Palm Image Production
Image Traveller
- 2.19, Lian Hoe Plaza, Jalan Abu Bakar, 83000 Batu Pahat, Johor MALAYSIA.
Eddie Chang began to enjoy photography since high school.
In the 1990s, photography was an expensive hobby (although it still is today). Not to mention the cost of cameras, the cost of film and developing photos would make it difficult for many people to afford. At that time, Eddie Chang was still a high school student and only had an old second-hand semi-automatic one-button camera.
Eventually, Eddie Chang accumulated some savings and finally purchased an old damaged SLR camera – a Nikon FG with a 50mm wide aperture lens at a flea market. From that point on, Eddie Chang worked as a part-time photographer while studying. He acted as an event photographer for friends and family on their birthdays or weddings, and gradually accumulated the fees earned from photography to purchase the necessary equipment.
This was how Eddie Chang got into photography and started his journey in the photography industry.
After graduation, Eddie Chang became a white-collar worker, and gradually put photography aside as he worked tirelessly in a busy work pace every day.
In 2005, during a trip, Eddie Chang used an Olympus E-500 to capture a series of realistic records of Cambodian people’s lives, which reignited his passion for photography. Subsequently, he resigned from his corporate job in 2006 and devoted himself full-time to photography. He founded Memoire Picture, starting with wedding and bridal photography services.

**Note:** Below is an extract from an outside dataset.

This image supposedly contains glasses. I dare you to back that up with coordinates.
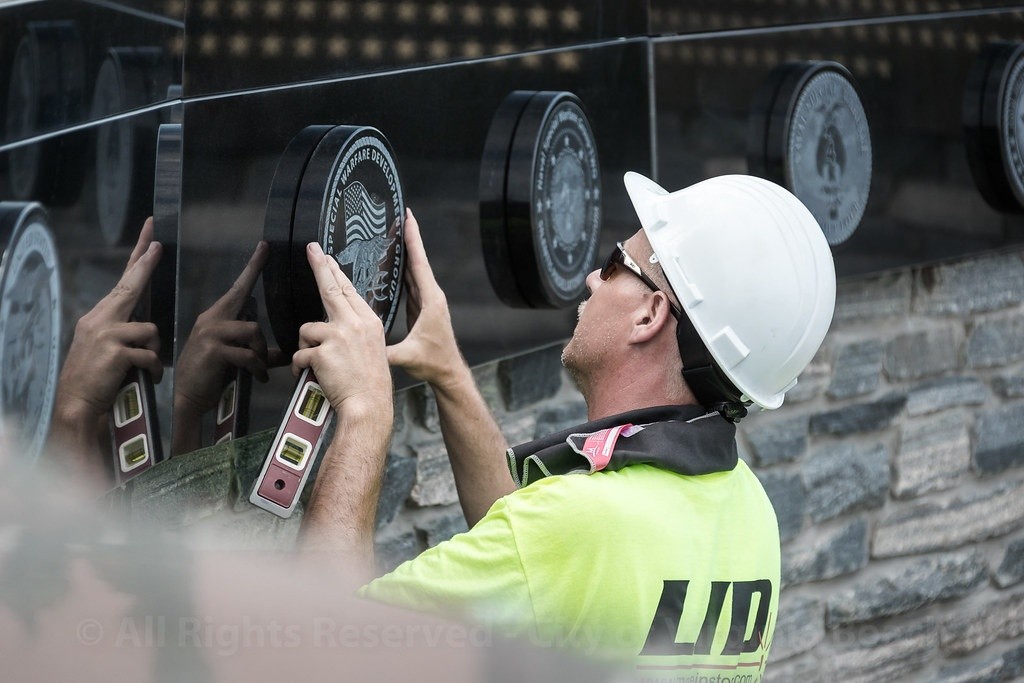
[599,241,682,324]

In 2008, feeling that the wedding and bridal photography market was too monotonous, he began to add commercial photography and photography teaching to his services. He provided professional product photography services for small businesses and started offering photography classes, allowing photography enthusiasts to learn professional photography in their spare time. Around the same time, Eddie Chang’s excellent work and teaching information frequently appeared online, and he had started using Canon EOS DSLR cameras for his work. As a result, he caught the attention of Canon Malaysia, who began providing him with some EOS equipment for testing and use. They also appointed Eddie Chang as one of the few official photography instructors in Malaysia, providing professional photography training for Canon photography equipment users.
From then on, Eddie Chang continuously offered various photography courses, organized photography travel groups, and served as a product photographer for world-class luxury furniture brands for the next ten years. In 2018, due to the growing and busy operations of his own management consulting company, he finally decided to end his photography business after the last public photography lecture he gave for Canon Malaysia in Johor Bahru and return to the field of corporate management.
In the past decade of his photography career, rather than considering himself a commercial photographer, Eddie Chang preferred to think of himself as a life recorder. His most satisfying and favorite works were captured from the humanistic vibe he saw and felt during his travels, or the real records that occurred in current affairs and politics, including the bits and pieces that happened during Malaysia’s political reform.
To Eddie Chang, photography is a meaningful hobby, and he will continue to pursue this hobby and use his lens to showcase the collection of humanistic culture.